Она посмотрела на него серьезными зелеными глазами.
— Это не для всех означает одно и то же. Некоторых общая кровь сближает, их — разъединяет.
Тави кивнул.
— Они не всегда были такими, нет.
Китаи слабо улыбнулась.
— Они также и твои друзья, они пошли, когда ты об этом попросил.
— Они знают, что находится под угрозой. Они боятся, Шульц тоже. Именно поэтому они шутят.
— Они шутят потому, что шли за тобой в толпу озлобленных канимов и вышли назад невредимыми, — ответила она. — Энергия, не использованная в сражении, должна была куда-нибудь выйти.
Тави усмехнулся.
— Верно.
Она наклонила голову.
— Мне любопытно, чего ты достиг, кроме подготовки поединка с одним из самых опасных существ, с которыми мы сталкивались?

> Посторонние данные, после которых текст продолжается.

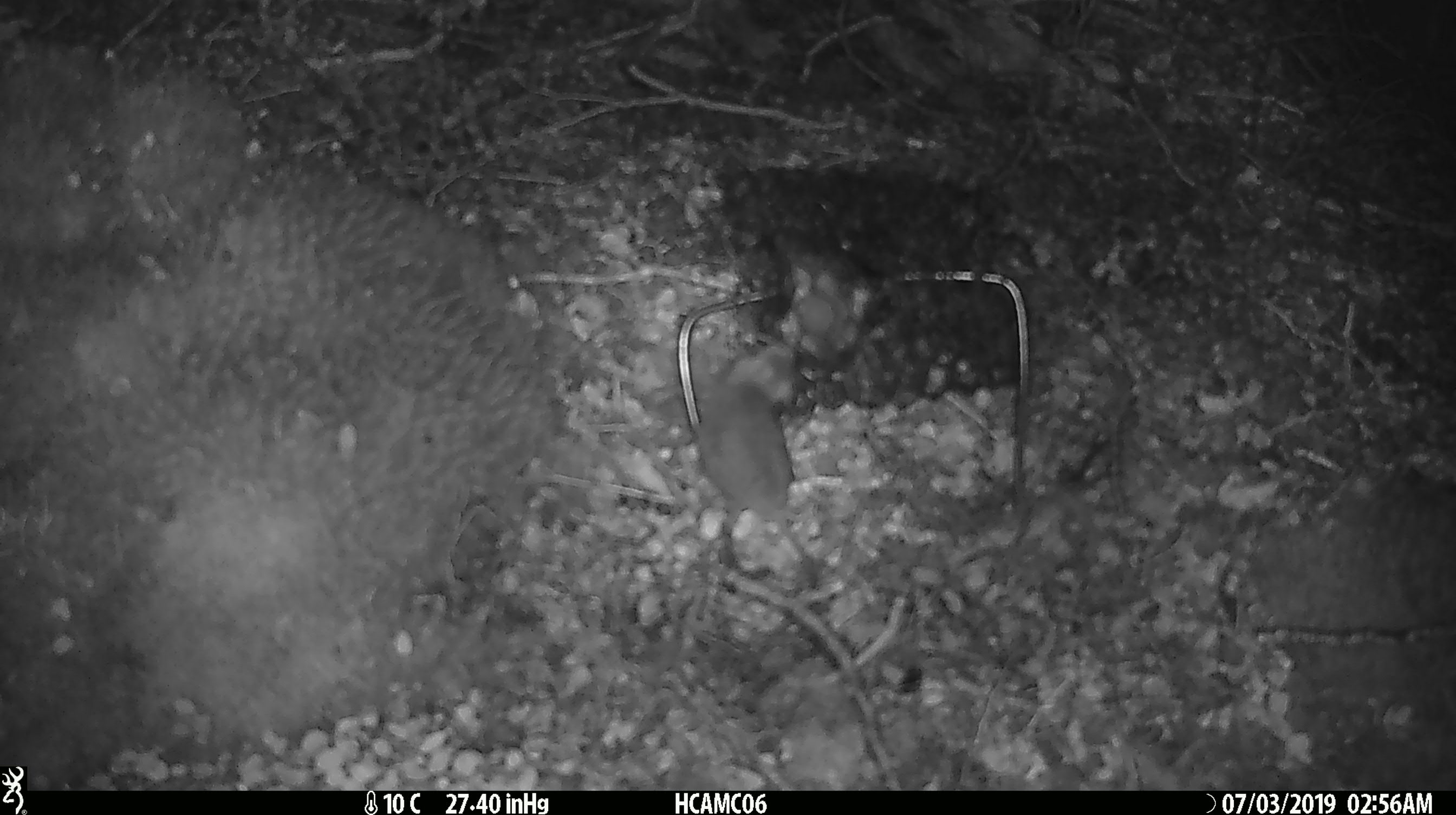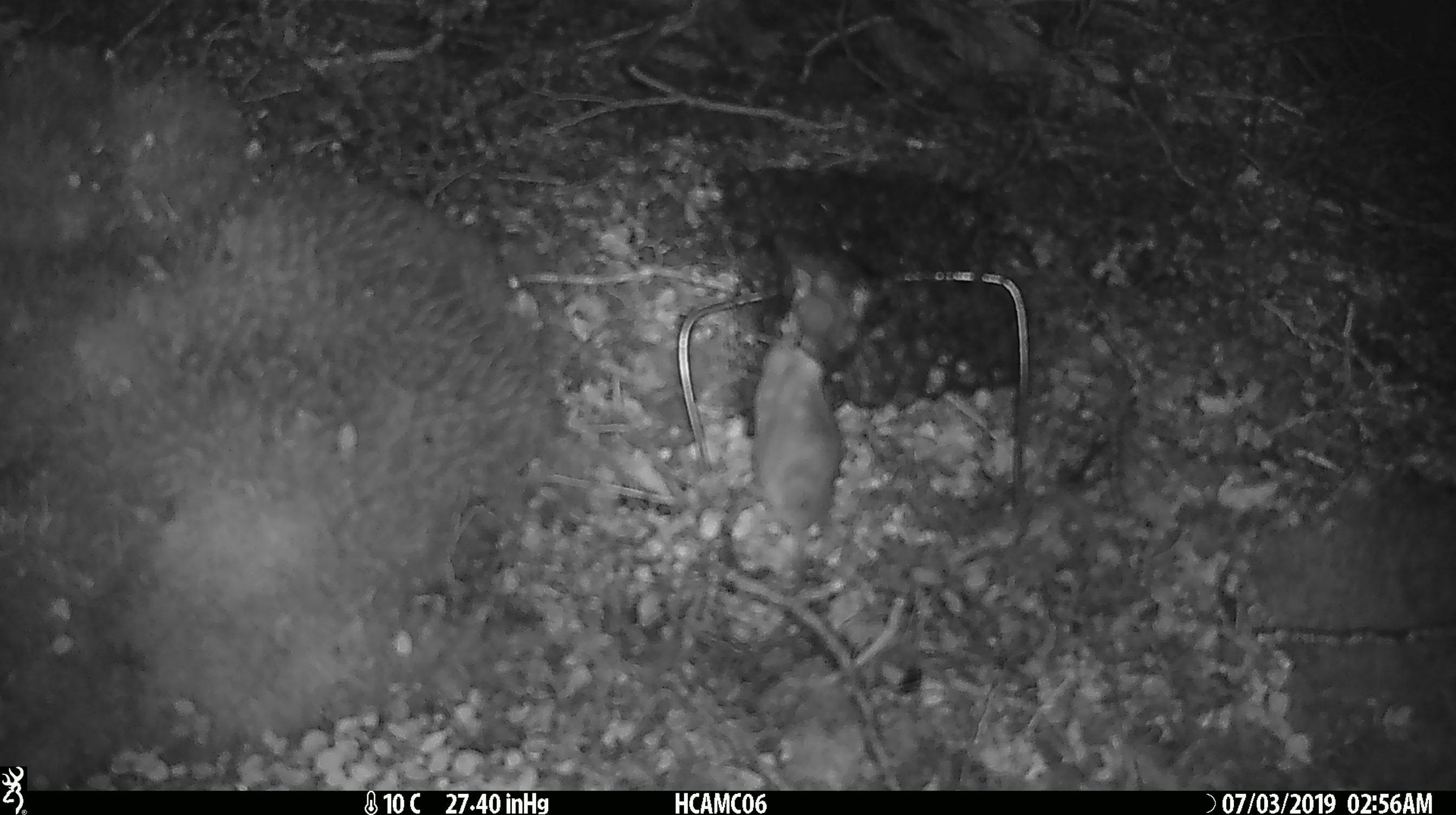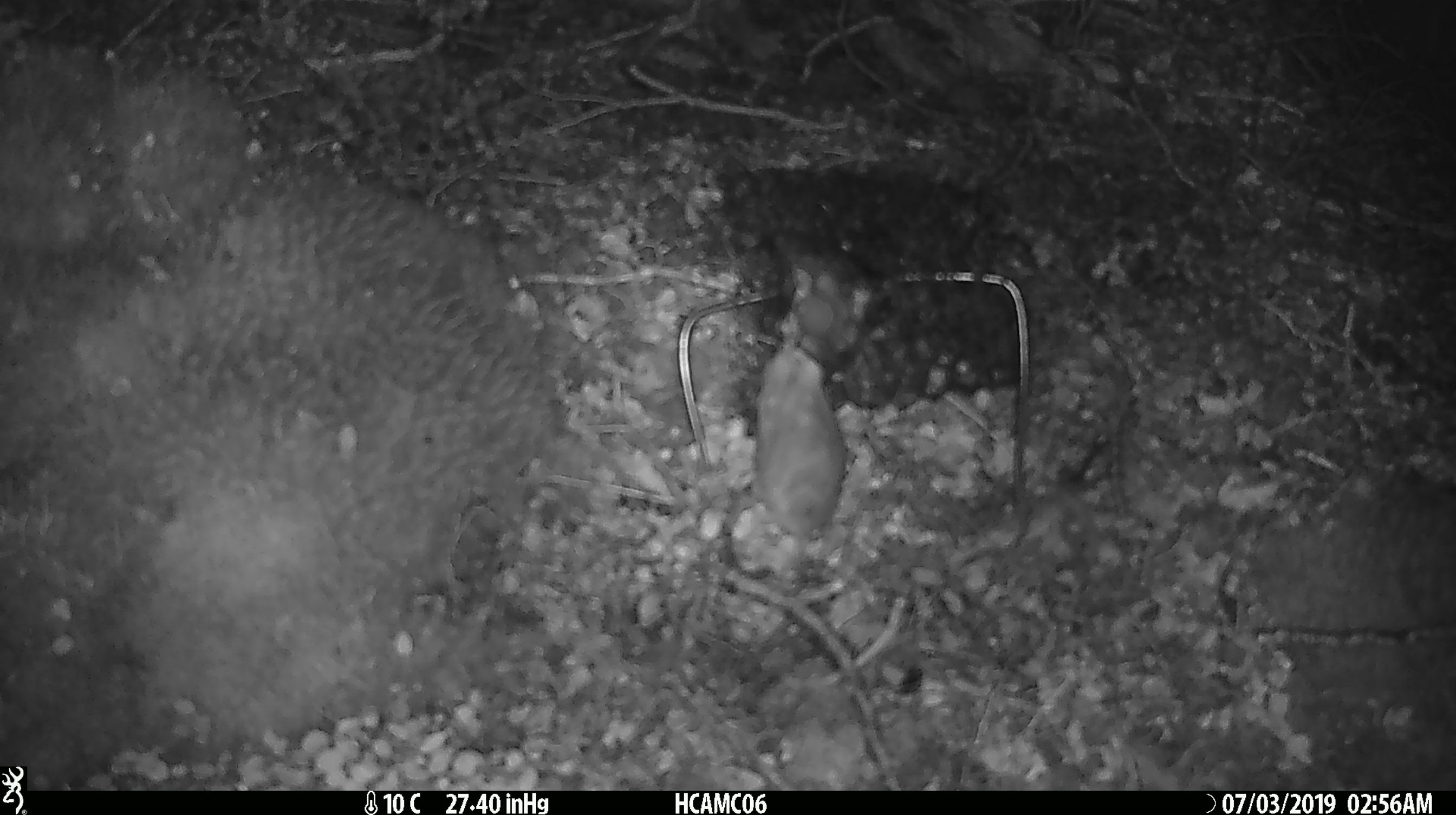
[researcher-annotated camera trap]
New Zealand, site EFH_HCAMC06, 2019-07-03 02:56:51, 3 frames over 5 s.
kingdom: Animalia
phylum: Chordata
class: Mammalia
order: Rodentia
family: Muridae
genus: Mus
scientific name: Mus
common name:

— Я начал разговор, — сказал Тави.
Мгновение Китаи пристально смотрела на него, затем сказала:
— Они правы, когда ты так делаешь, это раздражает.
Тави вздохнул:
— Либо сработает, либо нет. Словами делу не поможешь.
Она покачала головой:
— А твой другой план? Он сработает? Мы будет там вовремя?
Тави остановился и посмотрел на нее.
— Я думаю, есть шанс. Хороший шанс.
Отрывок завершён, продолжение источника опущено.